Hani yosun rengi gözlerin olacaktı senin
Hani düşlerime gelecektin
Yağmurlu bir nisan akşamında, hani
Ansızın dönecektin
Yüzümü avucunun içine alıp
Sıcacık bir elveda diyecektin bana gülerek
İsteyerek başladık bu işe diyecektin
Yavrucuğum severek... Ergun Evren.1979
Gazeteci, matbaacı-yayıncı Baki Kurtuluş'un eşi.
Baki Kurtuluş Bey, (1929-2011) geçtiğimiz yıllarda bilinmezlere gidenlerden.
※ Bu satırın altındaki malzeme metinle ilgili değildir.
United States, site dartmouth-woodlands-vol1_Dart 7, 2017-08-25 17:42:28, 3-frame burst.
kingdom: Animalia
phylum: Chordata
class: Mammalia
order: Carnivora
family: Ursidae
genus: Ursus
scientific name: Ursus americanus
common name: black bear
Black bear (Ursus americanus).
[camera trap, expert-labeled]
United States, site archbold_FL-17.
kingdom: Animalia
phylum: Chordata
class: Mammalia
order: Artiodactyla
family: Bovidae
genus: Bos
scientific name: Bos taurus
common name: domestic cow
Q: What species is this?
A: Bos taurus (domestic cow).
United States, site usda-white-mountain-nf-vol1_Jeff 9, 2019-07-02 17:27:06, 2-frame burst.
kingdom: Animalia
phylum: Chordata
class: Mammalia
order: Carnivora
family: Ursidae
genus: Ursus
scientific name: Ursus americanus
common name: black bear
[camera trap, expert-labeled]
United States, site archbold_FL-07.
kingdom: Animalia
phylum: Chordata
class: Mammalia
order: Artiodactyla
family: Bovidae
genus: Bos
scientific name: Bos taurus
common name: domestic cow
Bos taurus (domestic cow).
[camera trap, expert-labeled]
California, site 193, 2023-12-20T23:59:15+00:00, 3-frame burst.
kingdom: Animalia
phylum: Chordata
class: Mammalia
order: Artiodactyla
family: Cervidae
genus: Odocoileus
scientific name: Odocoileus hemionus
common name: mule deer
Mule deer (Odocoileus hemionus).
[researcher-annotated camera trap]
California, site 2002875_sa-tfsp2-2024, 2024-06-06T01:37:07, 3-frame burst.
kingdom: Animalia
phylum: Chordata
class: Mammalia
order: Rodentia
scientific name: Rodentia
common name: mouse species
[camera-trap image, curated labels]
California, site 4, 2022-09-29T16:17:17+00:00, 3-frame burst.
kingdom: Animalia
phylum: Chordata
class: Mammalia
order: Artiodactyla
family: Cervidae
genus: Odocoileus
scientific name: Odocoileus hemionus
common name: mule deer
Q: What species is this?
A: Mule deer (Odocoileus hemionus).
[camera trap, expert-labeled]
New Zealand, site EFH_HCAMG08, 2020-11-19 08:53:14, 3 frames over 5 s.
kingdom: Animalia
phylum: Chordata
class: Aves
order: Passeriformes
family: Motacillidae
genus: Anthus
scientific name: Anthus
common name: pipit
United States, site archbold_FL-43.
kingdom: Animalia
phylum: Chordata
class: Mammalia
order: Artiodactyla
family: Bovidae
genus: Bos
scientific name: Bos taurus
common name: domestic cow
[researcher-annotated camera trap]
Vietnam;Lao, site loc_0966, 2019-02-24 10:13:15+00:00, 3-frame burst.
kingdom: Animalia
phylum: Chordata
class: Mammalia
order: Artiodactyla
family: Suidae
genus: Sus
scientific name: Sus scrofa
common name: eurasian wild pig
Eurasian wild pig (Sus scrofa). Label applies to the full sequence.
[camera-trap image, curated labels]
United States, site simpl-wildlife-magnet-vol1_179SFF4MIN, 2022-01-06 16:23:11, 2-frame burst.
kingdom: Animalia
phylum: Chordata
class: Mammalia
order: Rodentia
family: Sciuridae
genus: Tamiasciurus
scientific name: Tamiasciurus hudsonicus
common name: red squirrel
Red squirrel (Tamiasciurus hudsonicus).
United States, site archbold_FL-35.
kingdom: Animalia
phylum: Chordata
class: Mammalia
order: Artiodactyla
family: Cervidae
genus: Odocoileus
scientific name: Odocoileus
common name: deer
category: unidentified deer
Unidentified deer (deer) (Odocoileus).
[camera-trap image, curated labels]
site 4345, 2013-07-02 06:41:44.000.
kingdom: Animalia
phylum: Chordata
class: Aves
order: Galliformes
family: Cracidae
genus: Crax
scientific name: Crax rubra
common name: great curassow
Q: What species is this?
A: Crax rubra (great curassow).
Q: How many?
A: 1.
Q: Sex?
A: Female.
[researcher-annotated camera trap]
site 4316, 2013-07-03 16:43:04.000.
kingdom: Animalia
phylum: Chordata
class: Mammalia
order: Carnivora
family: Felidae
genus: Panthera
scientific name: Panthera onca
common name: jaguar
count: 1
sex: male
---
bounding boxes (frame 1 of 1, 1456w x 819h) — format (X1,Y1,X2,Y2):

Yayıcılığımızda, okul kitaplarında, sanatçı resimlerinin tıpkıbasım reprodüksiyonlarında getirdiği yeniliklerle çok hizmeti olan biri. Kurtuluş Yayınlarının sahibi. Bunların hepsi ''idi'' ile bitiyor artık. Geçmişte kalıverdiler.
Eşim Şükran Pekmezci, Çok sevdiği ve kendisini seven İsmail Altınok'un yanında.
İsmail Beyi de kaybedeli yıllar oldu. (1920-2002) Şimdi oğlu Mehmet Altınok adını yaşatmaya çalışıyor; Altınok Sanat Galerisi ile. İsmail Altınok eğitimciliği, ressamlığı yanında sanat alanında yazıları ve kitaplarıyla da önemli bir sanat insanı. Önceleri Burdur'dan yaptığı doğa resimleri nedeniyle Burdur ressamı olarak anılmış, daha sonra o dönemdee Türkiye'de pek çok ressamı etkileyen Op-Art tarzı akımlardan yola çıkarak gerçekleştirdiği araştırmaları ve resimleriyle de başarılı örnekler vermiştir. Bana göre de bu serideki eserleri, üzerinde derinlemesine araştırma yapılabilecek örnekler içermektedir. Bu dönem resimlerinden sonra tekrar doğa resimleri yaşamının son günlerine kadar onun temel betimleme alanı olmuştur.
Zahit Büyükişliyen, Ankara'da yetişti, uzun yıllar Gazi Eğitim-Gazi Üniversitesi'de görev yaptı. Hacettepe Üniversitesi Güzel Sanatlar Fakültesi kurucu öğretim üyeliğiyle başarılı hizmetler verdi. Eğitim ve sanat çalışmalarını İstanbul'da sürdürenlerden.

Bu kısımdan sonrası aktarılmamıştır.